You didn’t mention what version of Windows you’re using, so I’m going to assume it’s Windows 10. (Windows 10 doesn’t have Homegroups, after all, so it feels like a fair guess.)
To get started troubleshooting, I’d first explore your sharing settings on your 32-bit Windows system (x86). Pull up the Control Panel, change the view from “category” to large or small icons, and click on “Network and Sharing Centre.” Then, click on “Change advanced sharing settings” on the left-hand sidebar.
Within this screen, make sure you’ve turned on network discovery (and the automatic setup of network connected devices), as well as file and printer sharing.
Click on the “All Networks” menu, and consider enabling public folders—as the name implies, they’ll be viewable by anyone on your network. It’s a security issue if you let others onto your network, since they’ll be able to view anything in those folders as well, but it shouldn’t be an issue if it’s just you (or if you’re just setting up a temporary file transfer between systems).
Take note of the “password protected sharing” option as well. I presume you’re logging in with your 32-bit system’s user account and password when you’re attempting to access it from your 64-bit system. If you’re trying to log in as a separate, specific user, you’ll need to first disable this option.
Save any changes you made, back out to your Control Panel, and pull up your System properties. Both computers should be using the same Workgroup, likely called “WORKGROUP.” If not, click on Advanced System Settings, and then the Computer Name tab, and fix that.
Next, pull up File Explorer on your x86 system. Navigate to the folder you want to share, right-click on it, and select Properties. From there, click on the Sharing tab.
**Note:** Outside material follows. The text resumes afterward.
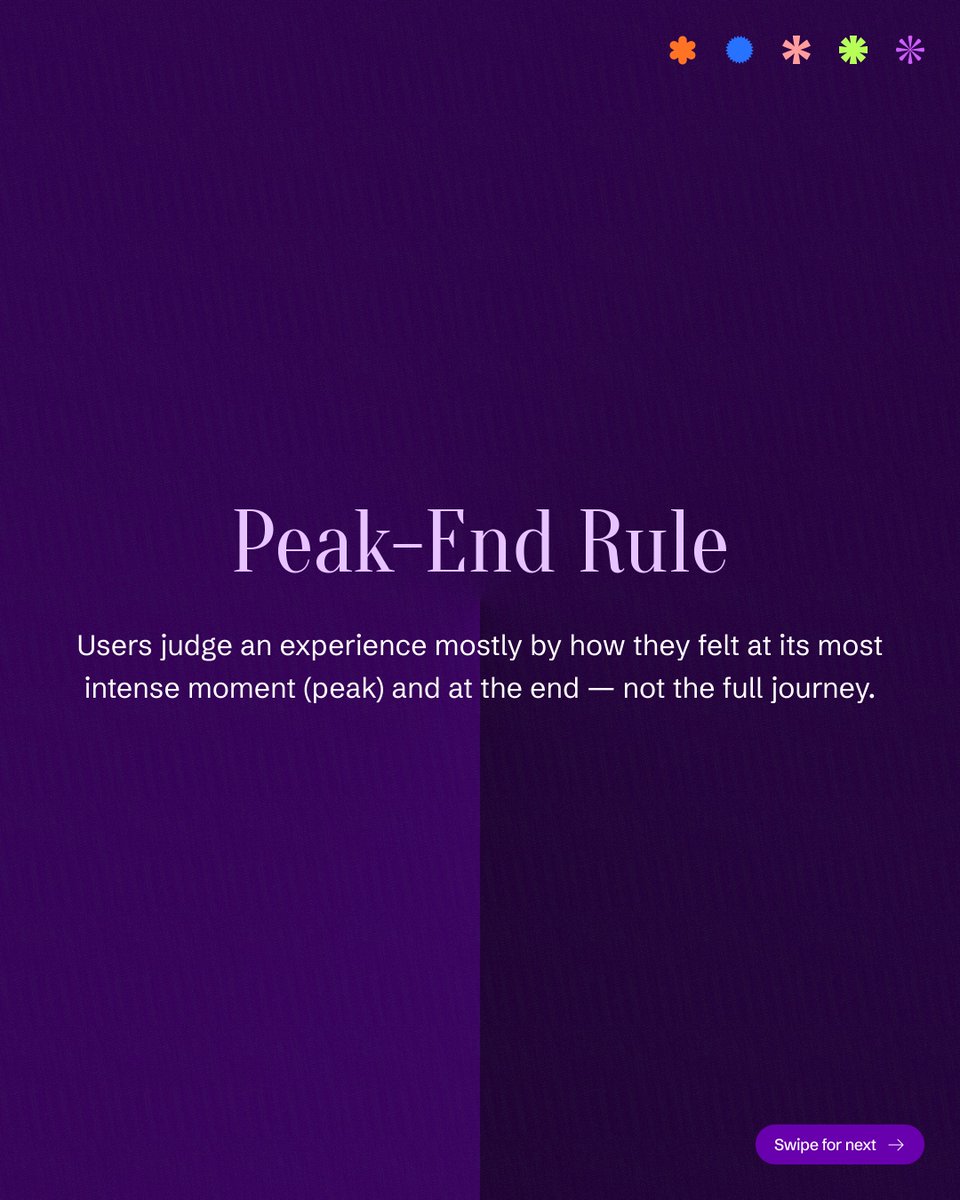 Peak-End Rule

Users judge an experience mostly by how they felt at its most intense moment (peak) and at the end — not the full journey.

Swipe for next →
Next, click the Share button. In the screen that appears, you’ll see a list of people (users) that will be allowed to access the share. One should be the current user you’re logged in as, and the other should say “SYSTEM.”
Again, you’ll need to log in as the user on your x86 system, when prompted, or else you won’t be able to actually access any shared folders.
If you’re fine opening up your sharing a bit, consider clicking on the drop-down menu and selecting “EVERYONE,” clicking on “Add,” and then giving “EVERYONE” read/write access to the folder. I find this generally fixes most problems I have with sharing folders in Windows, even though it means that anyone on your network will be able to access that folder without needing to log in as anyone.
Click on the Share button to finish up, and then make sure you copy and paste the network address you’re presented with:
Now, power up your 64-bit PC and launch File Explorer. Click on Network toward the bottom and see if anything appears. If not, you might just have to enter that previous address manually in the address bar, which should (hopefully) pull up your network share.
If you still can’t see anything, and you’re sick of troubleshooting, you have a few other options. You could use a service like Sharedrop.io to transfer your files from one system or another. Or, for that matter, you could just install a cloud-sync service like Dropbox and log into it from both computers. (Make sure you enable LAN sync in Dropbox’s settings to make your the transfers go faster.) OneDrive is an option, too, and it’s built directly into Windows 10.